Latinos Gain From New Electoral Map in Texas

The new redistricting plan federal judges announced last week for the Texas state House of Representatives creates three additional districts where Latinos will have a good chance to elect a candidate of their choice, activists said.

A group of citizens and politicians represented by the Mexican American Legal Defense and Educational Fund presented a complaint several months ago in which they accused the Republican-controlled state legislature of manipulating maps to favor the GOP.

At the beginning of November, the U.S. Justice Department said that the redistricting proposed by the legislature would reduce the ability of minority voters to elect the candidates they preferred.

The map issued last week by a three-judge panel in San Antonio will remain in effect pending final resolution of various legal challenges to the redistricting plan.

"The court's action vindicates the continued vitality and importance of the federal Voting Rights Act in protecting the rights of Latino voters, whose rights and interests were completely neglected by the Texas legislature," MALDEF's president and general counsel, Thomas Saenz, said in a statement.

The judges' map creates a new, largely Hispanic state House district in the Rio Grande Valley and increases the Latino population of two existing districts in El Paso and Houston, respectively.

"Now, we can talk about eight seats in the lower house for the Valley. The judiciary has prevailed and acknowledges the population growth of Hispanics," said state Rep. Veronica Gonzalez (D-McAllen), who aspires to a fifth term next year.

Rep.

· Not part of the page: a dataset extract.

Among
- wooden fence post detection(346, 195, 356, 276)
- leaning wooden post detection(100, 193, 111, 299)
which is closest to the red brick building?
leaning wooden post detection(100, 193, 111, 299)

Jessica Farrar, a Democrat who represents District 148 in Houston, considers the ruling a win for her party and for the state's Hispanic population, which grew more than 65 percent in the past 10 years, according to Census figures.

"And it was the Republicans supporting the presidential candidacy of (Texas Gov.) Rick Perry who also undertook to get the state into debt with budget cuts that forced teachers to be fired and social services for children, the elderly and pregnant women (to be cut)," Farrar said.

Republicans currently enjoy an advantage of 101-49 in the Texas lower house.

According to Census data, 37.6 percent of the Texas population is of Latino origin but less than half of them are registered to vote and many of the state's Hispanic citizens are minors.